Source text —
If you're curious to know how a feminist icon from the early 1900s might approach marriage - and let's face it, who wouldn't be!? - this one's for you.

A prenuptial agreement written by Aviation pioneer Amelia Earhart to her man George Putnam has been doing the internet rounds since Slate blogger Amanda Hess put it up on her Tumblr last week. And it's amazingly modern, this 80-year-old document.

Earhart, the first female aviator to fly a solo transatlantic flight, is hesitant about marriage - "You must know again my reluctance to marry..." - in case it "shatters" her career opportunities. Her occupation is what "means most" to her, she writes, so "let us not interfere with the others' work or play".

(Sound familiar? Almost a full century later, the work/life conundrum shows no sign of abating.)

Earhart also sketches a picture of open marriage ("I shall not hold you to any midaeval [sic] code of faithfulness") and stipulates that should she or George develop feelings for someone else, they should talk it out: "If we can be honest I think the difficulties which arise may best be avoided."

She needs time on her own, too: "I may need to keep some place where I can go be myself, now and then..." And, in a refreshing nod to the vital importance of happiness in marriage: "...you will let me go in a year if we find no happiness together."

Saved data entries —
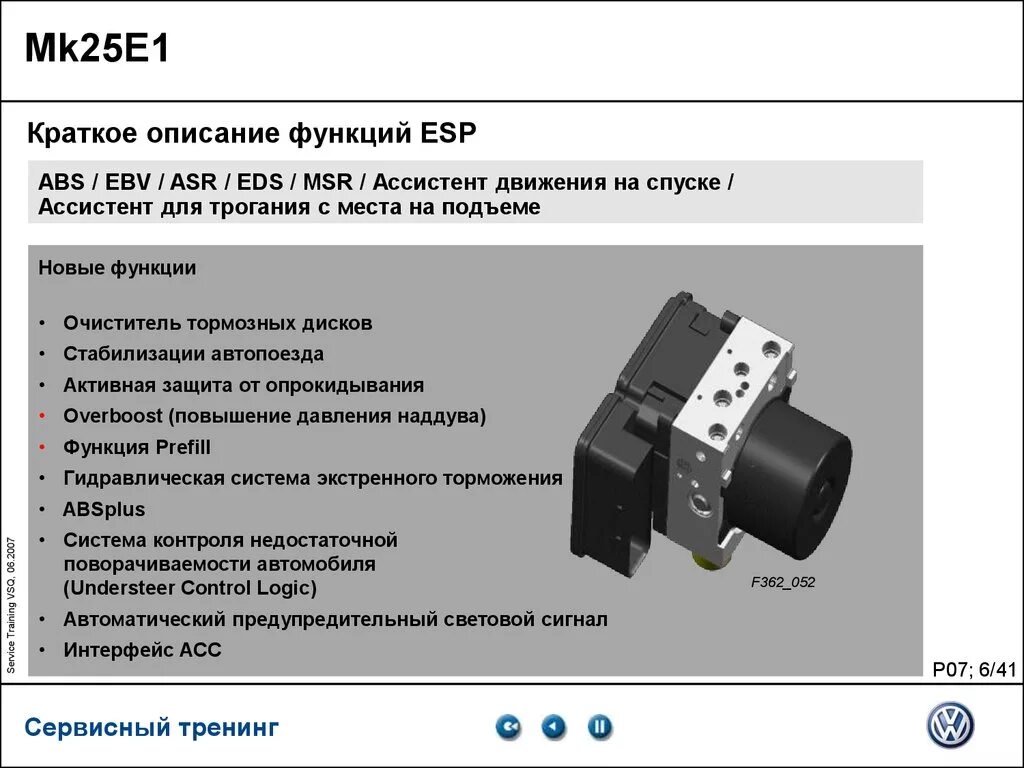 Mk25E1

Краткое описание функций ESP

ABS / EBV / ASR / EDS / MSR / Ассистент движения на спуске / Ассистент для трогания с места на подъеме

Новые функции

• Очиститель тормозных дисков
• Стабилизации автопоезда
• Активная защита от опрокидывания
• Overboost (повышение давления наддува)
• Функция Prefill
• Гидравлическая система экстренного торможения
• ABSplus
• Система контроля недостаточной поворачиваемости автомобиля (Understeer Control Logic)
• Автоматический предупредительный световой сигнал
• Интерфейс ACC

F362_052

Service Training VSQ, 06.2007

P07; 6/41

Сервисный тренинг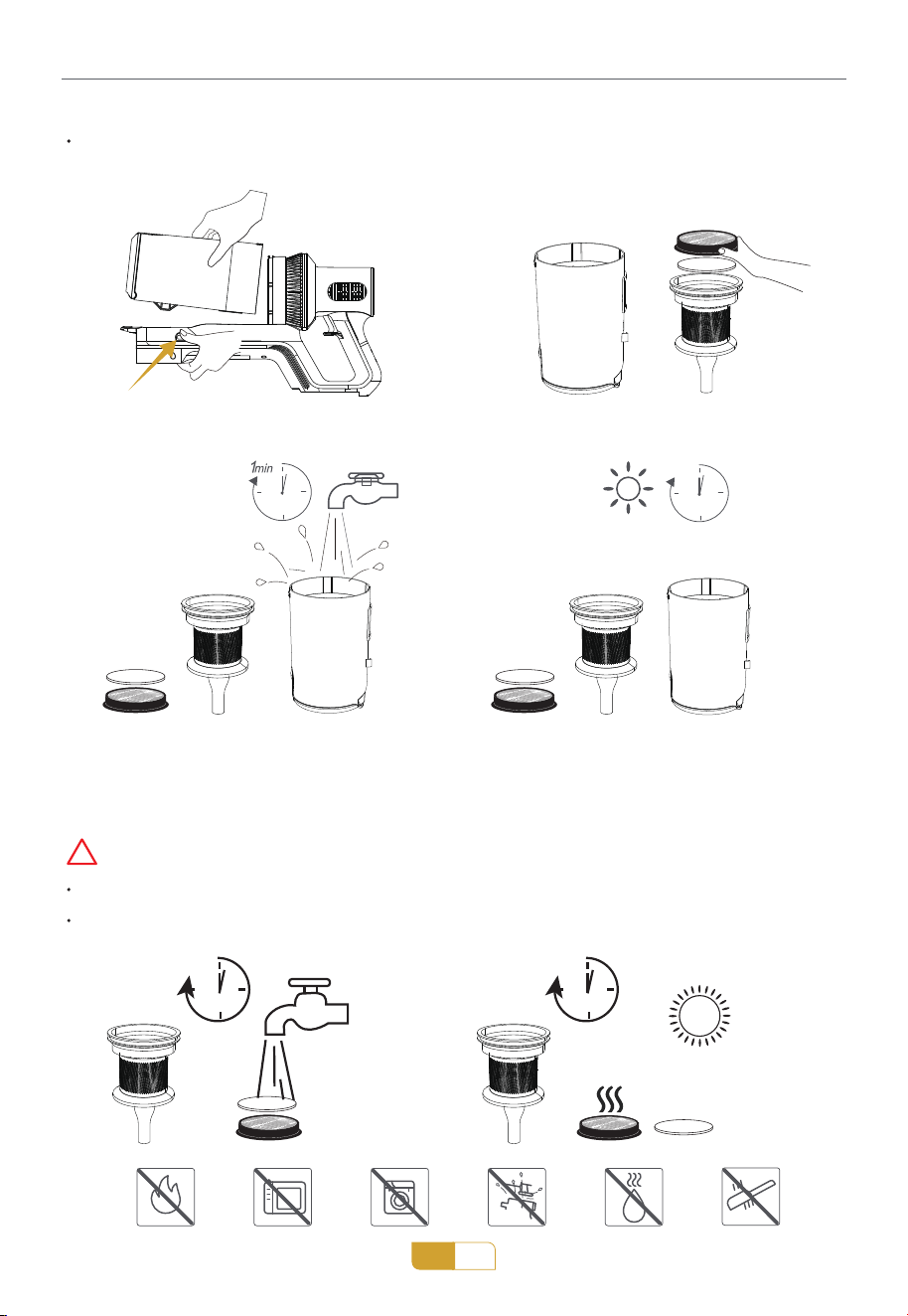 1min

Exercise instructions —
A: Answer these questions using the text about Amelia Earhart's prenuptial agreement:
(i) Who put the agreement up on her Tumblr?
(ii) According to Earhart, what "means most" to her?
(iii) After how long does she ask to be let go if they find no happiness together?
B: Pick up the text about Amelia Earhart's prenuptial agreement after its final sentence and continue it.

Your responses —
A:
(i) Slate blogger Amanda Hess
(ii) Her occupation
(iii) A year

B:
To give you some background against which to read Earhart's prenup, marriage for women in the US in the 1930s was pretty much domestic servitude. They may have gained the vote, but on a popular level ladies who worked outside the home were seen as "un-American money grubbers, stealing jobs from men who needed them to support their families."

Also, check out this amazing 1930s scoresheet explaining how to be a good spouse. Formulated by the Scientific Marriage Foundation, it assigns "Demerits" and "Merits" for good and bad spousal behaviours - you were a crap wife, for example, if you wore red nail polish or went to bed with too much face cream on.

Winning wives, on the other hand, had meals on time, were "jolly and gay", and always asked "husband's opinion regarding important decisions." Fail, Earhart. Sorry.